Da un punto di vista prettamente economico, non sembra quindi una grande possibilità per un giovane che cerca lavoro. Cosa spinge, dunque, a partire verso un Paese straniero, anche a decine di ore di volo dalla propria famiglia? Inauguriamo oggi una rubrica per raccontare queste esperienze con Simona Tabotta, classe ’94, nata in provincia di Cuneo, che appena le si è prospettata l’opportunità non ci ha pensato due volte a partire per New York con una sola valigia.
Raccontaci un po’ di te e del tuo viaggio in America.
«Sono partita per stare via un anno con una sola valigia, portando con me il minimo indispensabile e qualche foto ricordo. Ho vissuto la mia adolescenza tra Cuneo e Torino e avevo 20 anni quando partii per fare l’au pair, la ragazza alla pari, presso una famiglia di Monroe, New York. Il compito dell’au pair è quello di prendersi cura dei bambini. Io ne avevo tre, due maschi e una femmina. Tutti i giorni dovevo occuparmi di portarli a scuola, a hockey, agli scout, a catechismo e infine a giocare. La giornata di un’au pair cambia anche a seconda delle stagioni. Lavoravo dal mattino alle 7 fino alle 9 di sera, escluso il weekend».

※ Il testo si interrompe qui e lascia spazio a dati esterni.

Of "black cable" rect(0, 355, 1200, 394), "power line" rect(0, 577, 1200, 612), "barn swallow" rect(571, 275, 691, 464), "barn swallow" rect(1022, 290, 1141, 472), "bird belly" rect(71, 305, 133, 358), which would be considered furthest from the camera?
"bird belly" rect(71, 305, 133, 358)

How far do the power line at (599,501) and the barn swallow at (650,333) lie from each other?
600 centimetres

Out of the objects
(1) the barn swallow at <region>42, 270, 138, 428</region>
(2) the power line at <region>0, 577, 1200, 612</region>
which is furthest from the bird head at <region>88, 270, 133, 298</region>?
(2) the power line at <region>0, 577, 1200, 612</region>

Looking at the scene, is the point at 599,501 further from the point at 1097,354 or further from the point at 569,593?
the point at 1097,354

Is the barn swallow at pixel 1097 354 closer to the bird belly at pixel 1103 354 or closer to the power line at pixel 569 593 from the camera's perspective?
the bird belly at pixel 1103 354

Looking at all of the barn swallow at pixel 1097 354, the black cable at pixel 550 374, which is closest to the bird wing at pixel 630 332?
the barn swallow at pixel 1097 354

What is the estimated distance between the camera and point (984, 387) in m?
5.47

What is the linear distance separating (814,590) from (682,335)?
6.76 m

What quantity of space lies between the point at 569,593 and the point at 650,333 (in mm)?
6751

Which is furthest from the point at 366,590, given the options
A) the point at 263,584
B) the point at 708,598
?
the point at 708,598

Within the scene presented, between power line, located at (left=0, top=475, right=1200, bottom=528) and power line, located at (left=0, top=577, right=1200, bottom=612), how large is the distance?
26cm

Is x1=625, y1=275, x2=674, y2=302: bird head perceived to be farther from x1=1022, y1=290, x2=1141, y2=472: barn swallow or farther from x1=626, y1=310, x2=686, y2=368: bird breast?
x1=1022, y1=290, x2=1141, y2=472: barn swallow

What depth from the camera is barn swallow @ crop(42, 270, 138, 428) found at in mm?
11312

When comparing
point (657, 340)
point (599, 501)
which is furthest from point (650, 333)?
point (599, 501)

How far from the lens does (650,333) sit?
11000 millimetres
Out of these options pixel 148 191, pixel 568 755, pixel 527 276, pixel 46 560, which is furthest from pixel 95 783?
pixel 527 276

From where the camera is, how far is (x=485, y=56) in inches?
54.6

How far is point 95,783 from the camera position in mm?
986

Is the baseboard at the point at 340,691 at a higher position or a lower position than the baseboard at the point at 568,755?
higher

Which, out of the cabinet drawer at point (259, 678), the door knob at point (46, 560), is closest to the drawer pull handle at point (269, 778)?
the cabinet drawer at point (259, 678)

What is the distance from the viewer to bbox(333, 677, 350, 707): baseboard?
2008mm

Perché hai deciso di partire per l’America e di non restare in Europa, ad esempio?
«Ho deciso di partire per due motivi: in Italia ormai è difficilissimo trovare lavoro e in più avevo voglia di esplorare, conoscere un mondo nuovo diverso dal nostro, come gli Usa, e viverlo a pieno».
Com’è stata la tua esperienza a New York?
«Grazie alla mia esperienza qui sono cresciuta molto come persona. Adesso so che posso affrontare da sola ogni difficoltà, che niente può fermarmi. Mi sono trovata in un Paese nuovo, lingue diverse, culture diverse e mi sono dovuta gestire tutto io. Patente, documenti per la banca, assicurazione sanitaria, ogni minima difficoltà che ho trovato dovevo risolverla da sola».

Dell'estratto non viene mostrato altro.